# Probability distribution

2010 Mathematics Subject Classification: Primary: 60-01 [MSN][ZBL]

One of the basic concepts in probability theory and mathematical statistics. In the modern approach, a suitable probability space $\{\Omega,S,\operatorname P\}$ is taken as a model of a stochastic phenomenon being considered. Here $\Omega$ is a sample space, $S$ is a $\sigma$-algebra of subsets of $\Omega$ specified in some way and $\operatorname P$ is a measure on $S$ such that $\operatorname P(\Omega)=1$ (a probability measure).

Any such measure on $\{\Omega,S\}$ is called a probability distribution (see [K]). But this definition, basic in the axiomatics introduced by A.N. Kolmogorov in 1933, proved to be too general in the course of the further development of the theory and was replaced by more restrictive ones in order to exclude some "pathological" cases. An example was the requirement that the measure $\operatorname P$ be "perfect" (see [GK]). Probability distributions in function spaces are usually required to satisfy some regularity property, usually formulated as separability but also admitting a characterization in different terms (see Separable process and also [P]).

Many of the probability distributions that appear in the specific problems in probability theory and mathematical statistics have been known for a long time and are connected with the basic probability schemes [F]. They are described either by probabilities of discrete values (see Discrete distribution) or by probability densities (see Continuous distribution). There are also tables compiled in certain cases where they are necessary [BS].

Among the basic probability distributions, some are connected with sequences of independent trials (see Binomial distribution; Geometric distribution; Multinomial distribution) and others with the limit laws corresponding to such a probability scheme when the number of trials increases indefinitely (see Normal distribution; Poisson distribution; Arcsine distribution). But these limit distributions may also appear directly in exact form, as in the theory of stochastic processes (see Wiener process; Poisson process), or as solutions of certain equations arising in so-called characterization theorems (see also Normal distribution; Exponential distribution). A uniform distribution, usually considered as a mathematical way of expressing that outcomes of an experiment are equally possible, can also be obtained as a limit distribution (say, by considering sums of large numbers of random variables or some other random variables with sufficiently smooth and "spread out" distributions modulo 1).
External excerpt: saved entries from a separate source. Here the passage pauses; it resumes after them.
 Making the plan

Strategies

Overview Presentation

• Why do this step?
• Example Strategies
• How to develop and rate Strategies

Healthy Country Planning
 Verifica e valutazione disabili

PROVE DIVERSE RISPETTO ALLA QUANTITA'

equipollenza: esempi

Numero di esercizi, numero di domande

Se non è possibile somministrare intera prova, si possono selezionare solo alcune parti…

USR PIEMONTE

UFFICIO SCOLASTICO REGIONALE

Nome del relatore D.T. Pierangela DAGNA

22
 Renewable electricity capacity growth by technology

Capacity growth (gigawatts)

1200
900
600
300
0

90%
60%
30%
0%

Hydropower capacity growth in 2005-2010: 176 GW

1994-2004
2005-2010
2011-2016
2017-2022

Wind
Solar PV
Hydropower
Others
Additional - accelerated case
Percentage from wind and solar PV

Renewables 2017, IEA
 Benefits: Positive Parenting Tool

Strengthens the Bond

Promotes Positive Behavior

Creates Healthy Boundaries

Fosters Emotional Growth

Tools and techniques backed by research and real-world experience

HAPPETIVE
More probability distributions can be obtained from those mentioned above by means of functional transformations of the corresponding random variables. For example, in mathematical statistics random variables with a normal distribution are used to obtain variables with a "chi-squared" distribution, a non-central "chi-squared" distribution, a Student distribution, a Fisher $F$-distribution, and others.
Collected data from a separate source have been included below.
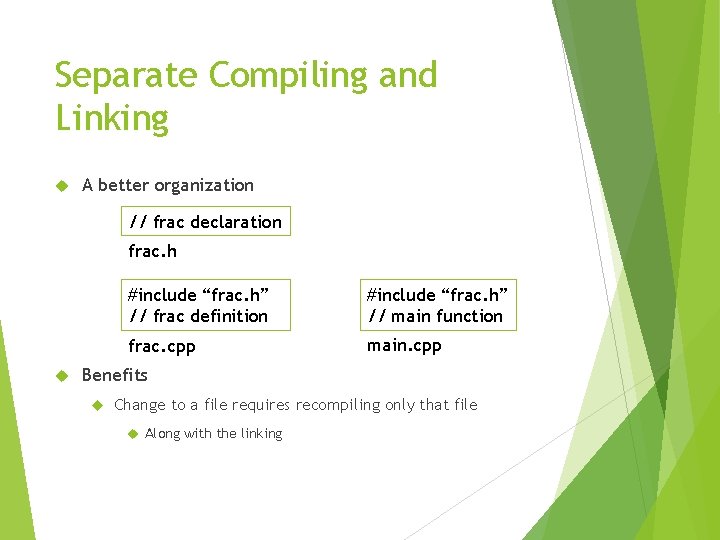 Separate Compiling and Linking

A better organization

// frac declaration

frac.h

#include “frac.h”
// frac definition

frac.cpp

#include “frac.h”
// main function

main.cpp

Benefits

Change to a file requires recompiling only that file

Along with the linking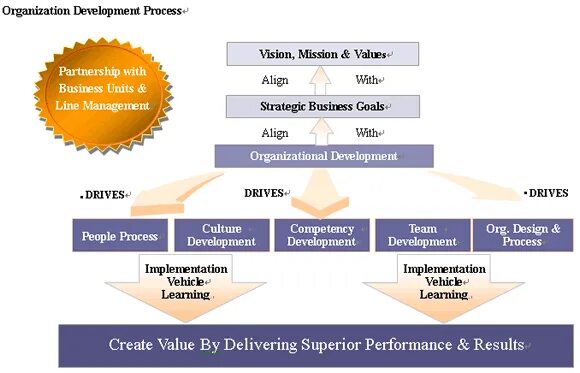 Organization Development Process

Partnership with Business Units & Line Management

Vision, Mission & Values

Align With

Strategic Business Goals

Align With

Organizational Development

DRIVES

DRIVES

DRIVES

People Process

Culture Development

Competency Development

Team Development

Org. Design & Process

Implementation Vehicle Learning

Implementation Vehicle Learning

Create Value By Delivering Superior Performance & Results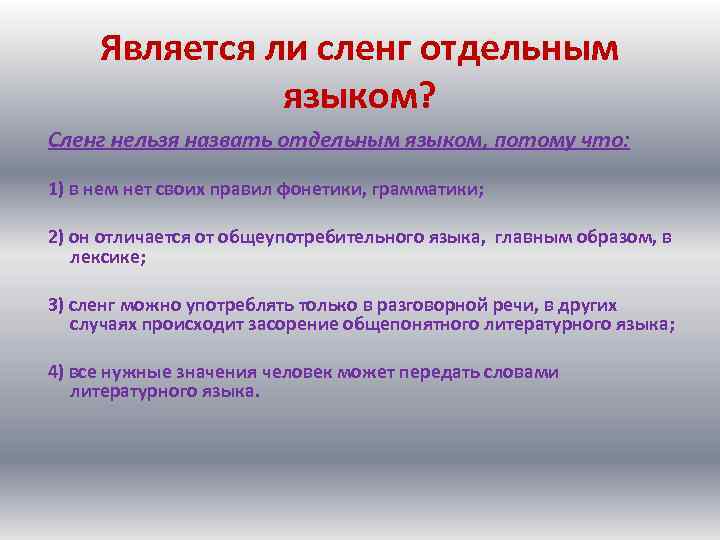 Является ли сленг отдельным языком?

Сленг нельзя назвать отдельным языком, потому что:

1) в нем нет своих правил фонетики, грамматики;

2) он отличается от общеупотребительного языка, главным образом, в лексике;

3) сленг можно употреблять только в разговорной речи, в других случаях происходит засорение общепонятного литературного языка;

4) все нужные значения человек может передать словами литературного языка.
Important classes of distributions were discovered in connection with asymptotic methods in probability theory and mathematical statistics (see Limit theorems; Stable distribution; Infinitely-divisible distribution; "Omega-squared" distribution).
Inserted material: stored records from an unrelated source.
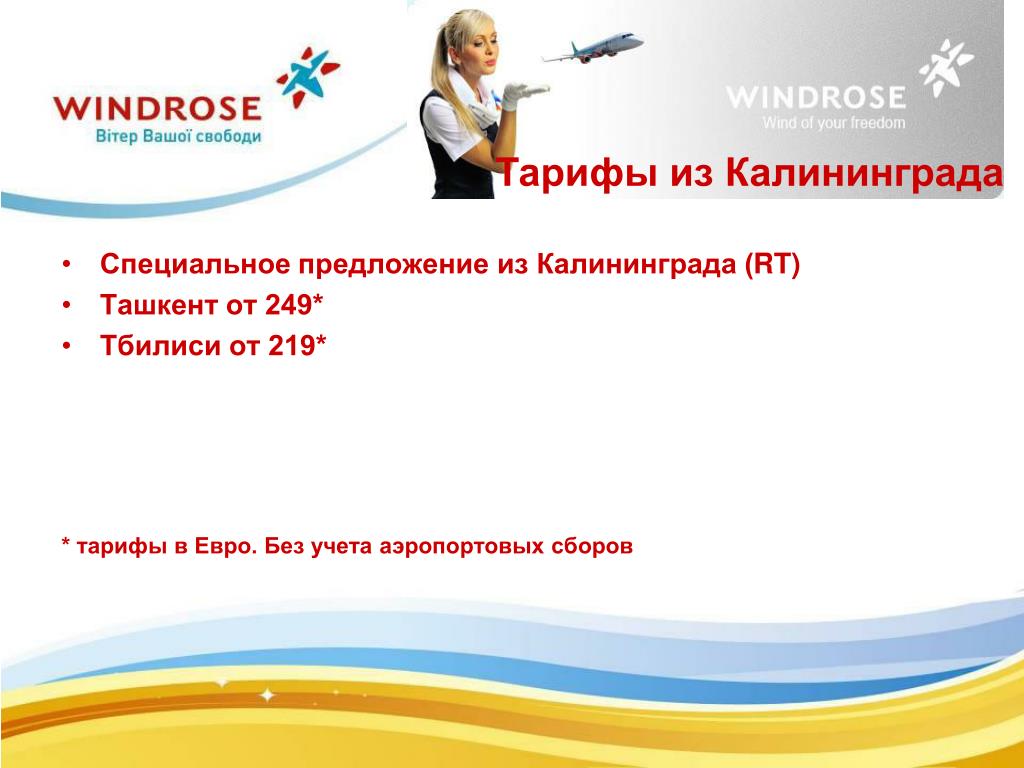 WINDROSE
Вітер Вашої свободи

WINDROSE
Wind of your freedom

Тарифы из Калининграда

• Специальное предложение из Калининграда (RT)
• Ташкент от 249*
• Тбилиси от 219*

* тарифы в Евро. Без учета аэропортовых сборов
It is important, both for the theory and in applications, to be able to define a concept of proximity of distributions. The collection of all probability distributions on $\{\Omega,S\}$ can in different ways be turned into a topological space. Weak convergence of probability distributions plays a basic role here (see Distributions, convergence of). In the one-dimensional and finite-dimensional cases the apparatus of characteristic functions (cf. Characteristic function) is a principal instrument for studying convergence of probability distributions.

A complete description of a probability distribution (say, by means of the density of a probability distribution or a distribution function) is often replaced by a limited collection of characteristics. The most widely used of these in the one-dimensional case are the mathematical expectation (the average value), the dispersion (or variance), the median (in statistics), and the moments (cf. Moment). For numerical characteristics of multivariate probability distributions see Correlation (in statistics); Regression.

The statistical analogue of a probability distribution is an empirical distribution. An empirical distribution and its characteristics can be used for the approximate representation of a theoretical distribution and its characteristics (see Statistical estimator). For ways to measure how well an empirical distribution fits a hypothetical one see Statistical hypotheses, verification of; Non-parametric methods in statistics.